_What to do_
Give the data again exactly as it is written.
##### Dataset
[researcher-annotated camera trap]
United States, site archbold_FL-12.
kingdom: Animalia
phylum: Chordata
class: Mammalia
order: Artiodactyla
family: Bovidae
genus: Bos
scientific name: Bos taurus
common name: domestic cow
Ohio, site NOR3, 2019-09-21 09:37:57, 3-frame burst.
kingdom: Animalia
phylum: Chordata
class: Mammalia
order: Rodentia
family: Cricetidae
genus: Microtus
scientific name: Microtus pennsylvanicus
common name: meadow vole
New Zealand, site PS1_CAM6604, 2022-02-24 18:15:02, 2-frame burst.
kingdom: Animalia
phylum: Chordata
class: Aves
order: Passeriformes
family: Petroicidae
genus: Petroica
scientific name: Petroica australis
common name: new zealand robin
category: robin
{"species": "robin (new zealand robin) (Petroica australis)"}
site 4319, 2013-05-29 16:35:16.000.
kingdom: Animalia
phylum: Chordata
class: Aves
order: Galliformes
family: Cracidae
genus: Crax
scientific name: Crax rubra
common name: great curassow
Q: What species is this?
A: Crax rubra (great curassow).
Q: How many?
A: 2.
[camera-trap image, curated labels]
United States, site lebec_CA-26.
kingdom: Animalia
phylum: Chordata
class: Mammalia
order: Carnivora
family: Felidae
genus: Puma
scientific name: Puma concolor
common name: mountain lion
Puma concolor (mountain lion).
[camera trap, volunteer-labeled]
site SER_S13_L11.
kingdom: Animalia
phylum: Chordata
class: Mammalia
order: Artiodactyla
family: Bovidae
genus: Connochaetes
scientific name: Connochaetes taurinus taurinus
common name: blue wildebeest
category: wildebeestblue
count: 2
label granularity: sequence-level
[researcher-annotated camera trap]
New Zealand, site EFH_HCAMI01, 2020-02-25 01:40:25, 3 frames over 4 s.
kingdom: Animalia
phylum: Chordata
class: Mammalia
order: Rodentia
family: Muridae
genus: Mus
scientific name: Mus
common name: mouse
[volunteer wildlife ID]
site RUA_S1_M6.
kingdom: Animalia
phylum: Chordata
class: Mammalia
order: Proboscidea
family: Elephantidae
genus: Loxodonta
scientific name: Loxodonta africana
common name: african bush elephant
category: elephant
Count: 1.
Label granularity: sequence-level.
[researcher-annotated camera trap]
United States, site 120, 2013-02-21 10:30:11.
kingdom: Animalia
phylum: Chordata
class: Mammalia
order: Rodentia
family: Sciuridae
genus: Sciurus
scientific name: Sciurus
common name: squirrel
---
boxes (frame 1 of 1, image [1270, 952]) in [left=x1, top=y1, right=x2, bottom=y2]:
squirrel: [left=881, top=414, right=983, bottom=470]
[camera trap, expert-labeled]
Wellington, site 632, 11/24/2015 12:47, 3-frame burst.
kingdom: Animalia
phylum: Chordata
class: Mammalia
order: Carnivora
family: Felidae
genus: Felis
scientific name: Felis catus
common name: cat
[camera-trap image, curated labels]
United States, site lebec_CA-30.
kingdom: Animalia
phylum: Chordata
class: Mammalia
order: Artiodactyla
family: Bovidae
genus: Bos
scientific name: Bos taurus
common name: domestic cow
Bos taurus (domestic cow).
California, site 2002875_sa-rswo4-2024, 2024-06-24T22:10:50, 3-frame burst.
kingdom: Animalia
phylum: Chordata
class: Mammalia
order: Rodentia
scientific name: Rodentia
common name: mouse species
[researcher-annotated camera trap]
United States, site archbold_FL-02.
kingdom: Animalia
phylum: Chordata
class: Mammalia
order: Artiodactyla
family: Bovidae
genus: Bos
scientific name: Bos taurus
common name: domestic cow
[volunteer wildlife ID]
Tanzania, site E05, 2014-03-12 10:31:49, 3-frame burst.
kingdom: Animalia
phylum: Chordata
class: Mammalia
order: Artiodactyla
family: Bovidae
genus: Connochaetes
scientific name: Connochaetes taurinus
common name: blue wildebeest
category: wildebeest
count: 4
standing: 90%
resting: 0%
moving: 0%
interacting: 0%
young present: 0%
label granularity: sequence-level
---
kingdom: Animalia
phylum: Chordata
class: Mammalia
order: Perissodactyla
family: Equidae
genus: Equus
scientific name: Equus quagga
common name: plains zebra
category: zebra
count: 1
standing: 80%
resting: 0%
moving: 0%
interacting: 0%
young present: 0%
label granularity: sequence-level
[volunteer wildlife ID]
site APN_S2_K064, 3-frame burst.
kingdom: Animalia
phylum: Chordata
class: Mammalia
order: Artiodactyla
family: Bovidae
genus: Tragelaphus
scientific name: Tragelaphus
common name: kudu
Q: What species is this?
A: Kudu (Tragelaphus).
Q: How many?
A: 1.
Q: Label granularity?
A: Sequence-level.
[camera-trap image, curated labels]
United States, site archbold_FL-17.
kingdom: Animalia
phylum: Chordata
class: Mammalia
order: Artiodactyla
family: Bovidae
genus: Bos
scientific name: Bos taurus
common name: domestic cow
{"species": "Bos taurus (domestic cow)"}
##########
_Solved exercise_
[researcher-annotated camera trap]
United States, site archbold_FL-12.
kingdom: Animalia
phylum: Chordata
class: Mammalia
order: Artiodactyla
family: Bovidae
genus: Bos
scientific name: Bos taurus
common name: domestic cow
Ohio, site NOR3, 2019-09-21 09:37:57, 3-frame burst.
kingdom: Animalia
phylum: Chordata
class: Mammalia
order: Rodentia
family: Cricetidae
genus: Microtus
scientific name: Microtus pennsylvanicus
common name: meadow vole
New Zealand, site PS1_CAM6604, 2022-02-24 18:15:02, 2-frame burst.
kingdom: Animalia
phylum: Chordata
class: Aves
order: Passeriformes
family: Petroicidae
genus: Petroica
scientific name: Petroica australis
common name: new zealand robin
category: robin
{"species": "robin (new zealand robin) (Petroica australis)"}
site 4319, 2013-05-29 16:35:16.000.
kingdom: Animalia
phylum: Chordata
class: Aves
order: Galliformes
family: Cracidae
genus: Crax
scientific name: Crax rubra
common name: great curassow
Q: What species is this?
A: Crax rubra (great curassow).
Q: How many?
A: 2.
[camera-trap image, curated labels]
United States, site lebec_CA-26.
kingdom: Animalia
phylum: Chordata
class: Mammalia
order: Carnivora
family: Felidae
genus: Puma
scientific name: Puma concolor
common name: mountain lion
Puma concolor (mountain lion).
[camera trap, volunteer-labeled]
site SER_S13_L11.
kingdom: Animalia
phylum: Chordata
class: Mammalia
order: Artiodactyla
family: Bovidae
genus: Connochaetes
scientific name: Connochaetes taurinus taurinus
common name: blue wildebeest
category: wildebeestblue
count: 2
label granularity: sequence-level
[researcher-annotated camera trap]
New Zealand, site EFH_HCAMI01, 2020-02-25 01:40:25, 3 frames over 4 s.
kingdom: Animalia
phylum: Chordata
class: Mammalia
order: Rodentia
family: Muridae
genus: Mus
scientific name: Mus
common name: mouse
[volunteer wildlife ID]
site RUA_S1_M6.
kingdom: Animalia
phylum: Chordata
class: Mammalia
order: Proboscidea
family: Elephantidae
genus: Loxodonta
scientific name: Loxodonta africana
common name: african bush elephant
category: elephant
Count: 1.
Label granularity: sequence-level.
[researcher-annotated camera trap]
United States, site 120, 2013-02-21 10:30:11.
kingdom: Animalia
phylum: Chordata
class: Mammalia
order: Rodentia
family: Sciuridae
genus: Sciurus
scientific name: Sciurus
common name: squirrel
---
boxes (frame 1 of 1, image [1270, 952]) in [left=x1, top=y1, right=x2, bottom=y2]:
squirrel: [left=881, top=414, right=983, bottom=470]
[camera trap, expert-labeled]
Wellington, site 632, 11/24/2015 12:47, 3-frame burst.
kingdom: Animalia
phylum: Chordata
class: Mammalia
order: Carnivora
family: Felidae
genus: Felis
scientific name: Felis catus
common name: cat
[camera-trap image, curated labels]
United States, site lebec_CA-30.
kingdom: Animalia
phylum: Chordata
class: Mammalia
order: Artiodactyla
family: Bovidae
genus: Bos
scientific name: Bos taurus
common name: domestic cow
Bos taurus (domestic cow).
California, site 2002875_sa-rswo4-2024, 2024-06-24T22:10:50, 3-frame burst.
kingdom: Animalia
phylum: Chordata
class: Mammalia
order: Rodentia
scientific name: Rodentia
common name: mouse species
[researcher-annotated camera trap]
United States, site archbold_FL-02.
kingdom: Animalia
phylum: Chordata
class: Mammalia
order: Artiodactyla
family: Bovidae
genus: Bos
scientific name: Bos taurus
common name: domestic cow
[volunteer wildlife ID]
Tanzania, site E05, 2014-03-12 10:31:49, 3-frame burst.
kingdom: Animalia
phylum: Chordata
class: Mammalia
order: Artiodactyla
family: Bovidae
genus: Connochaetes
scientific name: Connochaetes taurinus
common name: blue wildebeest
category: wildebeest
count: 4
standing: 90%
resting: 0%
moving: 0%
interacting: 0%
young present: 0%
label granularity: sequence-level
---
kingdom: Animalia
phylum: Chordata
class: Mammalia
order: Perissodactyla
family: Equidae
genus: Equus
scientific name: Equus quagga
common name: plains zebra
category: zebra
count: 1
standing: 80%
resting: 0%
moving: 0%
interacting: 0%
young present: 0%
label granularity: sequence-level
[volunteer wildlife ID]
site APN_S2_K064, 3-frame burst.
kingdom: Animalia
phylum: Chordata
class: Mammalia
order: Artiodactyla
family: Bovidae
genus: Tragelaphus
scientific name: Tragelaphus
common name: kudu
Q: What species is this?
A: Kudu (Tragelaphus).
Q: How many?
A: 1.
Q: Label granularity?
A: Sequence-level.
[camera-trap image, curated labels]
United States, site archbold_FL-17.
kingdom: Animalia
phylum: Chordata
class: Mammalia
order: Artiodactyla
family: Bovidae
genus: Bos
scientific name: Bos taurus
common name: domestic cow
{"species": "Bos taurus (domestic cow)"}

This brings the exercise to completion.